Again, from a cross-sectional point of view, this is possible. But it's a disaster from the time-series point of view. As society in general has gotten richer, we've also gotten fatter. How is it that the poor today "can't afford to eat healthily", but the poor in the 1930's could?
So explanations have to get more complicated. There's no rule of nature that everything has a single explanation. I've picked fertility and obesity because they are two of the most stubborn problems facing the west today, which suggests, but does not guarantee, that they may not be amenable to a single simple explanation.
I think there's something quite humbling about looking at the totality of the data, because it rarely looks like any one neat explanation of anything. It reminds you that your models of the world are just that - models. You include what you think are the most important parts, but you leave out lots of other stuff too. Even if you're right on what's important (a big if), the world is a large and complicated place.
Great piece as always. A little more clarity in the introduction may have helped as I was somewhat lost on what exactly the subject was (I have zero familiarity with econometrics - yes I had to look that word up :)
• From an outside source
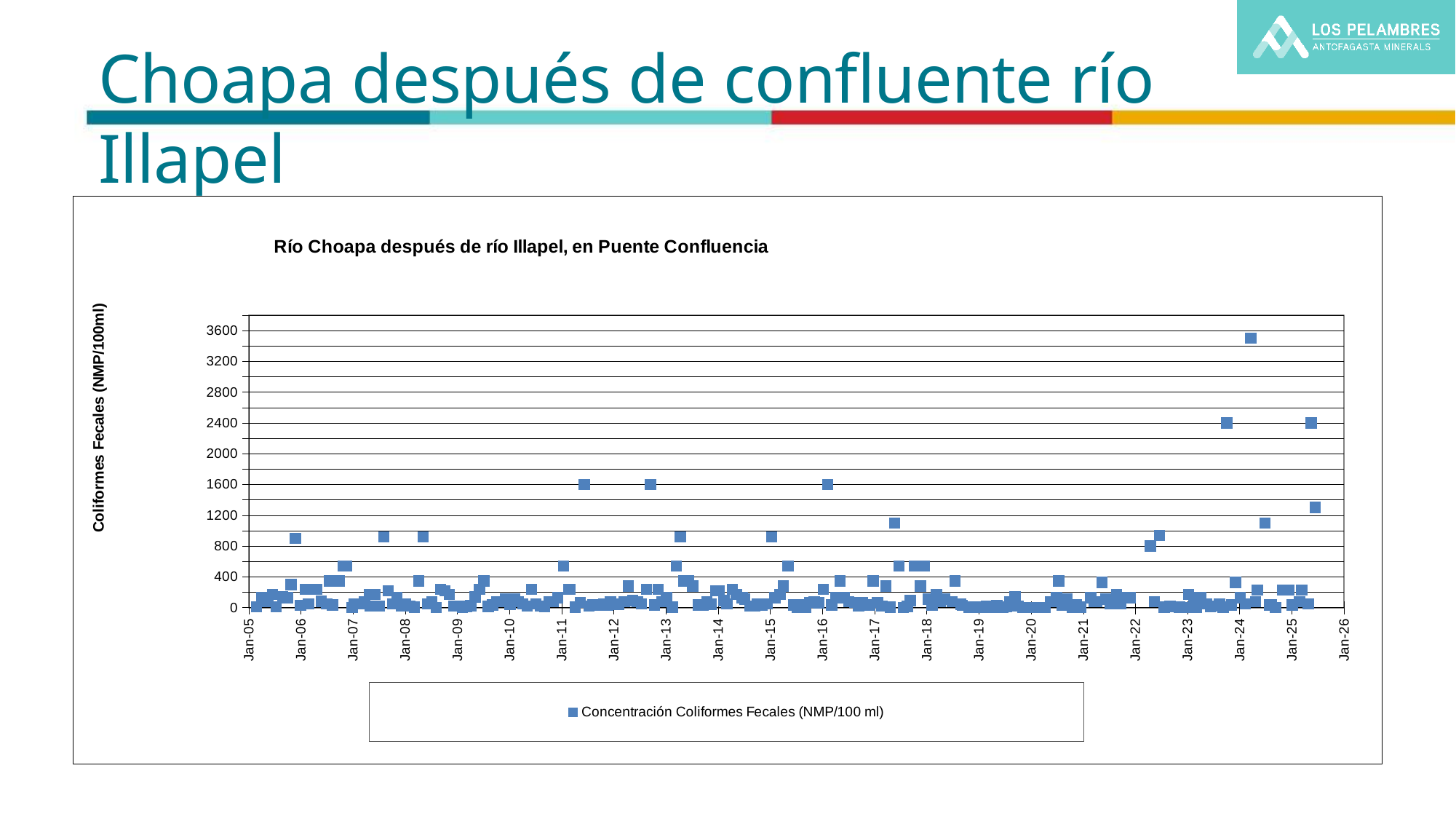
How many series does the legend list? 1 How many plotted points have a value greater than 2000? 3 Is the highest plotted value on the chart greater or less than 3200? greater What is the title of the chart? Río Choapa después de río Illapel, en Puente Confluencia What kind of chart is shown on the slide? scatter chart Is the highest point between Jan-11 and Jan-12 greater or less than 2000? less Is the highest point between Jan-11 and Jan-12 greater or less than 1200? greater What is the legend entry for the plotted series? Concentración Coliformes Fecales (NMP/100 ml) Which is larger: the highest point near Jan-24 or the highest point near Jan-16? the highest point near Jan-24 How many plotted points have a value greater than 2800? 1 In which year does the highest plotted value occur? 2024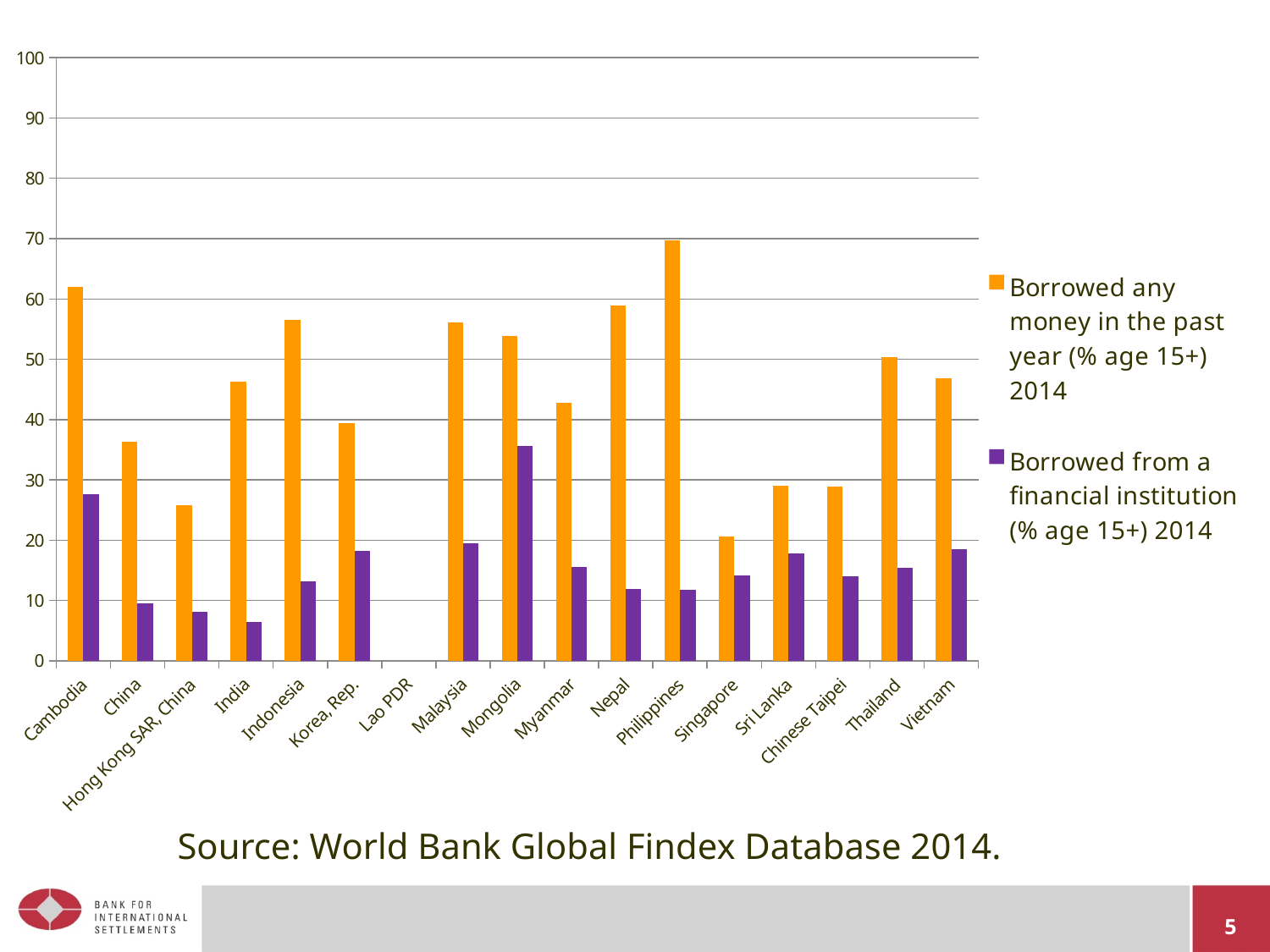
Is the value for Myanmar in the 'Borrowed any money in the past year' series greater or less than 40? greater Is the value for Mongolia in the 'Borrowed from a financial institution' series greater or less than 30? greater Is the value for Vietnam in the 'Borrowed any money in the past year' series greater or less than 50? less Which country has the highest value for 'Borrowed from a financial institution (% age 15+) 2014'? Mongolia Which is larger for 'Borrowed from a financial institution': Malaysia or Nepal? Malaysia What kind of chart is shown on the slide? bar chart Which country has the highest value for 'Borrowed any money in the past year (% age 15+) 2014'? Philippines How many series does the legend list? 2 Which is larger for 'Borrowed any money in the past year': Cambodia or Indonesia? Cambodia How many countries or economies are listed along the x axis? 17 Which country on the x axis has no bars plotted? Lao PDR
ReplyDeleteAll this reminds me of the time Thomas Sowell was asked in an interview why he doesn't subscribe to the Leftist's faith in social engineering. His answer has always stayed with me. Loosely paraphrasing him, he said he was cured of utopian fantasies simply by working in a government agency. The sheer magnitude, complexity and interconnections of modern society and all its variables makes attempting to 'engineer' all its components hopelessly futile at best and destructive at worst. It speaks to the ignorance and arrogance of those who think they can.
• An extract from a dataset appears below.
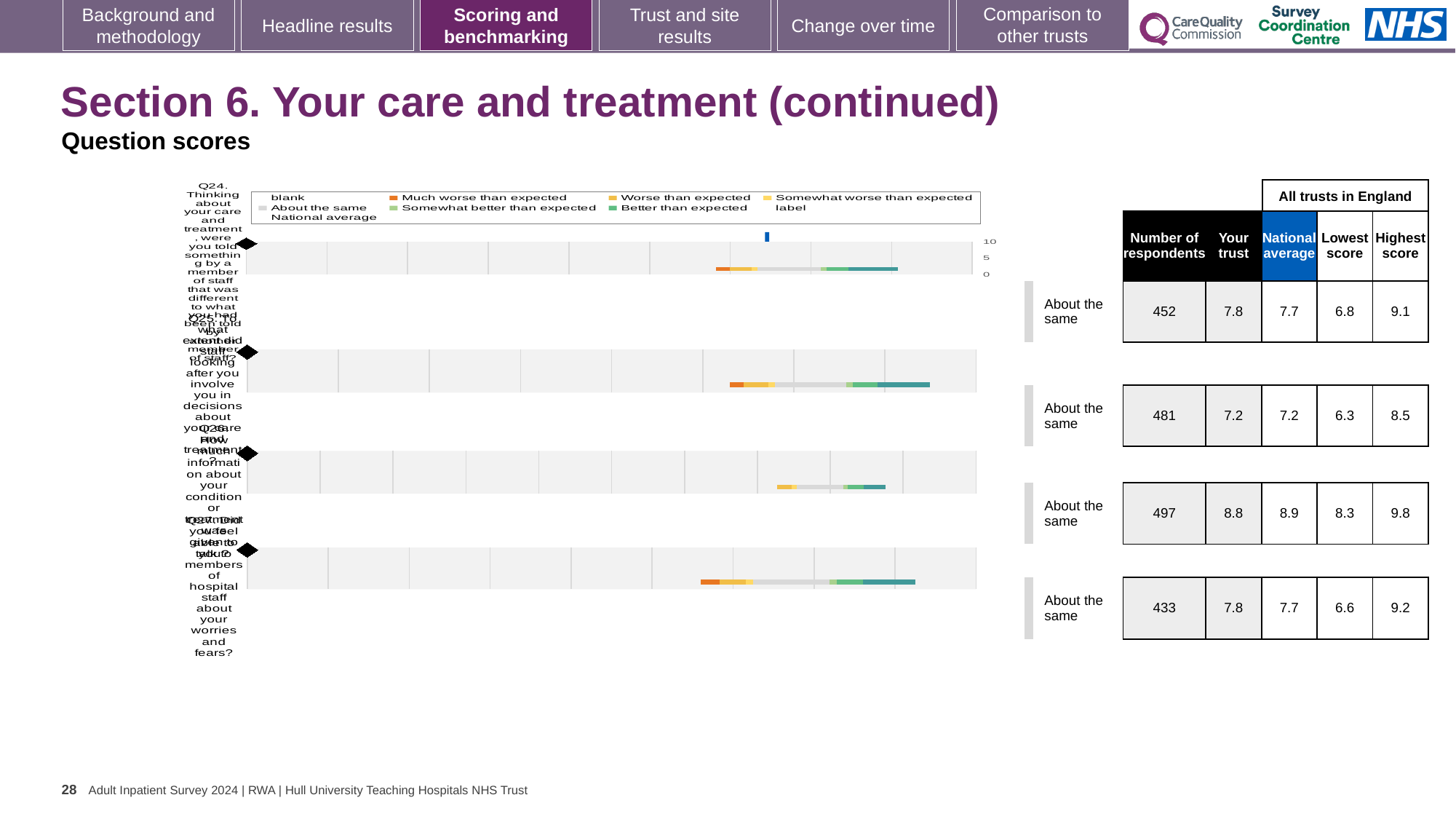
Which question has the highest 'Your trust' score? Q26 What is the highest score among all trusts in England for Q27? 9.2 Which question has the lowest 'Your trust' score? Q25 Which question has the largest number of respondents? Q26 How many questions (Q24 to Q27) are plotted in the chart? 4 What is the difference between the highest score and the lowest score for Q26? 1.5 For Q24, which is larger: the 'Your trust' score or the national average? Your trust What kind of chart is used to show the question scores on this slide? bar chart How many respondents are listed for Q25? 481 According to the table, what is the national average for Q26? 8.9 What benchmark category label is shown next to each of the four questions? About the same According to the table, what is the 'Your trust' score for Q24? 7.8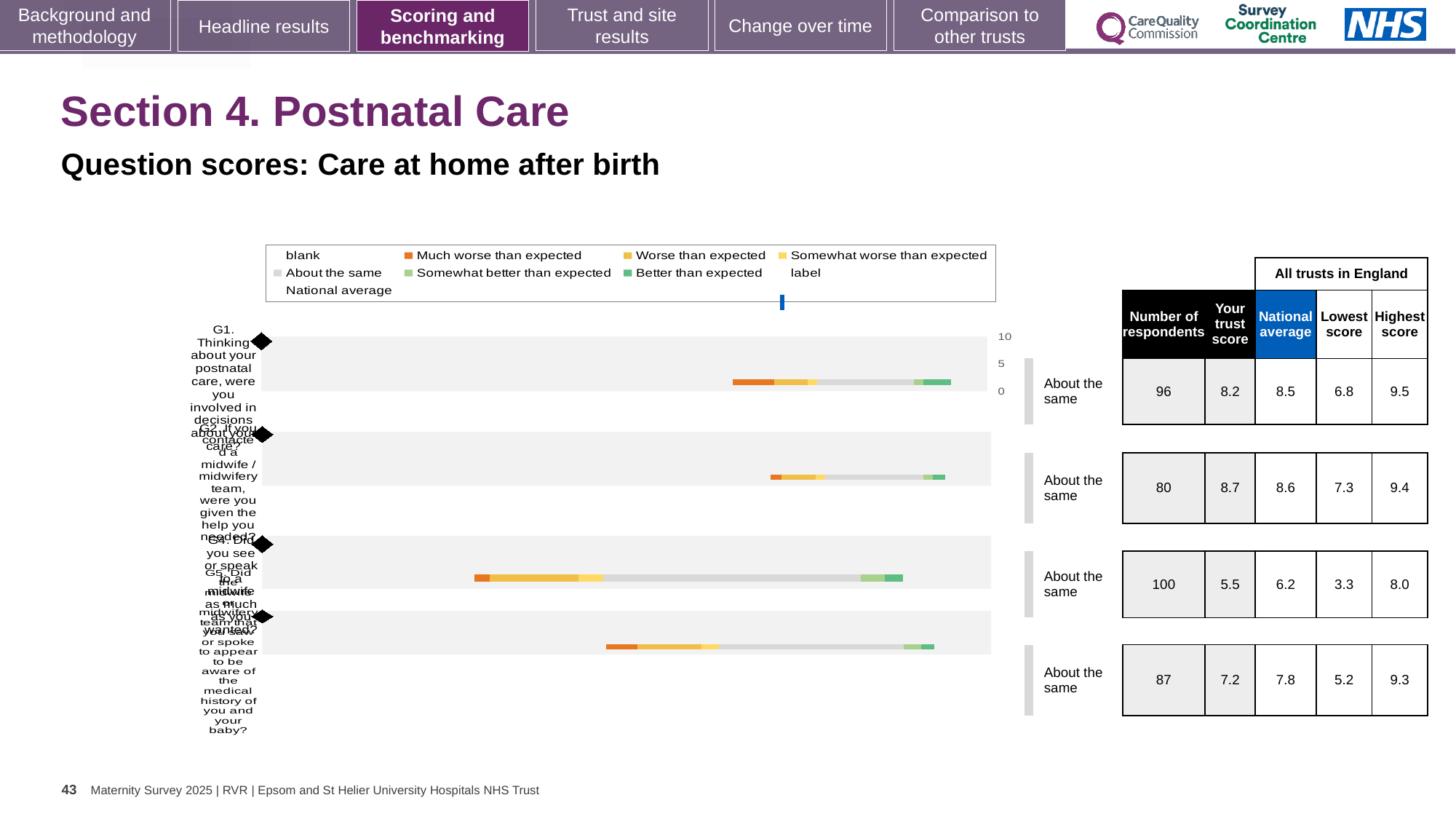
How many question bars are plotted in the chart? 4 Which question has the lowest trust score in the table beside the chart? G4 Which question has the highest trust score in the table beside the chart? G2 What kind of chart is shown on the slide? bar chart In the table beside the chart, what is the number of respondents for question G1? 96 In the table beside the chart, what is the trust score for question G4? 5.5 Is the trust score for question G4 larger or smaller than the national average for G4? smaller Which colour does the legend use for 'Better than expected'? green In the table beside the chart, what is the national average for question G2? 8.6 What is the difference between the national average and the trust score for question G1? 0.3 Which colour does the legend use for 'Much worse than expected'? orange In the table beside the chart, what is the highest score in England for question G5? 9.3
If your article says one thing its something I have begrudgingly come to respond to almost any question on any issue these days: 'its complicated'. I say begrudgingly precisely for the reason you suggest the experience is 'humbling' - when an idealistic youth (read: narcissist) I had a one line answer to all things and assumed that if made king for the day I could make all well again! Humbling indeed to realize that I 'know' far less now at 40 than I did at 15. I take comfort in that Socrates was said to be the wisest of all Athenians because he was the only one aware of his ignorance :)
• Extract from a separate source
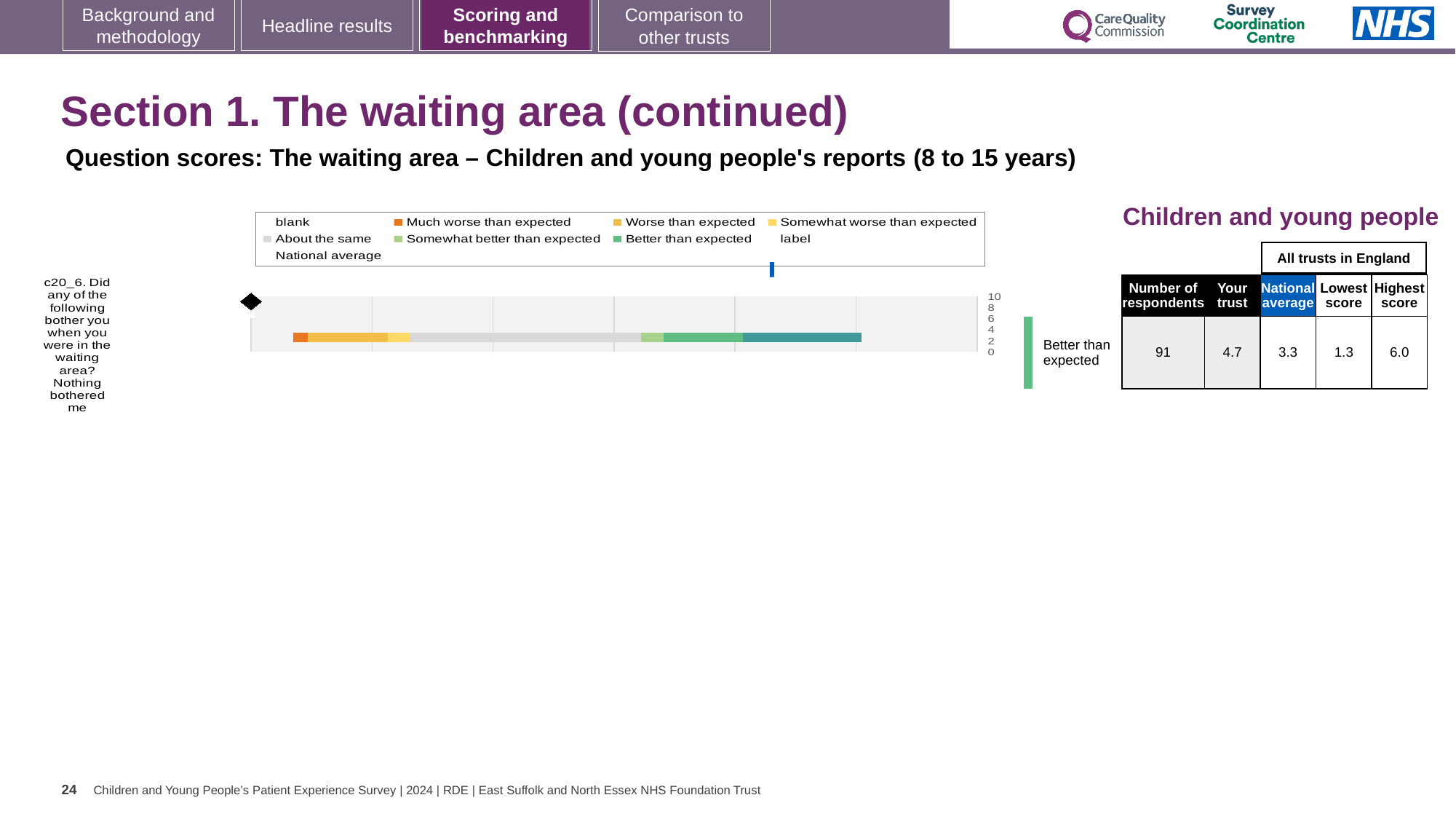
In the table, what is the 'Your trust' score for question c20_6? 4.7 What benchmark category is shown to the right of the bar for question c20_6? Better than expected What colour does the legend use for 'Much worse than expected'? orange In the table, what is the highest score among all trusts in England for question c20_6? 6.0 What is the difference between the 'Your trust' score and the national average for question c20_6? 1.4 What kind of chart is shown on the slide? bar chart Which question is plotted in the chart? c20_6. Did any of the following bother you when you were in the waiting area? Nothing bothered me How many survey questions are plotted in the chart? 1 In the table, what is the lowest score among all trusts in England for question c20_6? 1.3 In the table, how many respondents answered question c20_6? 91 Is the 'Your trust' score for question c20_6 larger or smaller than the national average? larger In the table, what is the national average score for question c20_6? 3.3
I suppose its related to the notion that people tend to move to the right as they get older - its not so much that they realize the truth of things and that Conservatism has a monopoly on said truths, but simply that they learn enough to know that nothing is black and white; that because of this the perspectives of the left are far to reductionist (class and identity politics as a whole), and that Conserving what works although not understood, makes more sense than Progress for its own sake.
Fair point about the econ jargon - I was feeling lazy, and explaining that stuff properly would take most of another post. Having started writing it, the sunk cost fallacy prevented me from just deleting it, which is what I probably should have done. :)
DeleteI think your point about the Thomas Sowell skepticism is exactly right. While I no longer tend to subscribe to a lot of what politically is described as "conservatism", the conservative disposition is something that I still retain. Part of the reason to not fiddle too much with what is working is because tradition itself is valuable, but the other part is the long odds of success on untried schemes of human engineering. At the moment, nearly all such schemes are on the left. But it's an open question how much better the success rate would be for untried right-wing social engineering. Not that such a thing seems like it's about to take off, but still.